Tout comme y contribue aussi le recyclage des moteurs de véhicules utilisés pour fabriquer les navettes au moyen desquels les visiteurs sont transportés sur le complexe hôtelier. D’une capacité de près de 20 personnes, ces hors-bords sont construits avec du bois et consomment moins d’énergie. Ils sont réalisés en exploitant une technologie thaïlandaise. Durant la journée, nous assistons à leurs incessants va et vient, crachant des passagers sur l’île.
Une île dont l’autre dimension écologique est sans conteste la façon dont sont gérés les déchets solides produits par son fonctionnement. A en croire le promoteur, une partie des déchets solides est recyclée, en l’occurrence le carton et les déchets organiques. « On utilise le carton pour fabriquer du béton allégé », explique-t-il. C’est ce type de béton qui sert de plancher à la terrasse mitoyenne à la passerelle des amoureux. Quant aux déchets organiques, ils entrent dans la production du composte, utilisé dans le substrat de certaines plantes, lesquelles donnent au site un paysage enchanteur.
Cerise sur le gâteau des solutions écologiques : ces étangs disséminés à la surface du complexe touristique, estimé à près de 3000m2. Ces points d’eau retiennent irrésistiblement l’attention du visiteur à travers le spectacle des bancs de poissons dont ils fourmillent. Ces poissons semblent s’y plaire. A en croire Eric Becker, ils ont fui la pollution alentour pour trouver refuge dans ce dispositif de concentration des poissons( Dcp) où il est interdit de les pêcher.
Seule ombre au tableau : le déversement des eaux usées dans la lagune, notamment celles issues des toilettes. Les usagers disposent, en effet, d’une salle d’eau flottante, bien tenue, qui est faite de bambou et de paille. Elle est installée à quelques pas de la piscine, à proximité du pont-promenade.
Des clients jugent
A l’évidence, le complexe touristique attire des Abidjanais et bien d’autres visiteurs. En témoigne la présence, ce dimanche-là, de près d’une centaine d’usagers, arrivés par vagues, dont des familles et couples. Invités à donner leur appréciation du site et son concept écologique, presque tous le jugent intéressant. « Je trouve le concept intéressant, surtout pour une ville comme Abidjan, qui est extrêmement polluée. C’est un exemple à suivre, car ça permet de sensibiliser les populations sur le recyclage et la pollution », estime Kamel El Matroji, entre deux plongées dans la piscine où il passe le plus clair de son temps, en compagnie de son môme. « L’espace est agréable, c’est calme. Même les poissons s’y sentent bien », ajoute-t-il.

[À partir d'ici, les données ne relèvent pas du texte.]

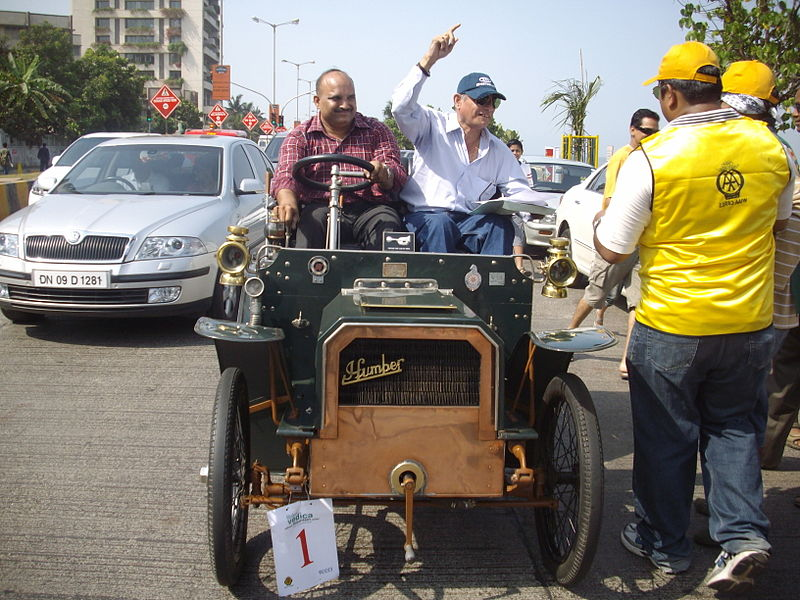 File:'Humber 1902' at 'Mumbai Vintage car rally-2010'.jpg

Quant à Mme Ouattara, elle est du même avis. « Le concept est bon. C’est apaisant. Je suis marquée par les poissons qu’on voit partout », se plaît-elle à relever. Le Français Richard, lui, est plus nuancé. Venu faire visiter le complexe à un groupe de personnes, cet expatrié voit le verre à moitié plein et à moitié vide. « Ce n’est pas mal comme expérience. Il y a une dimension écologique, qui est soulignée par le caractère rustique de l’installation, son côté quelque peu guingois. Par ailleurs, il y a un côté fait main et non avec des produits préfabriqués d’usine, que j’aime bien », commence-t-il par saluer.
Puis d’émettre quelque réserve. «C’est une réponse partielle à l’équation de la pollution tant qu’on ne pourra pas démontrer que le plastique utilisé pour la flottabilité de l’île flottante, ne peut pas se dégrader et se mêler aux eaux de la lagune sous-forme de microparticules. Le jour où on me démontrera ça, je dirai que c’est une solution merveilleuse. Tant qu’on ne pourra pas me le démontrer, je continuerai à penser que c’est une autre façon de polluer la lagune », jette-t-il comme un pavé dans la chorale de satisfécit.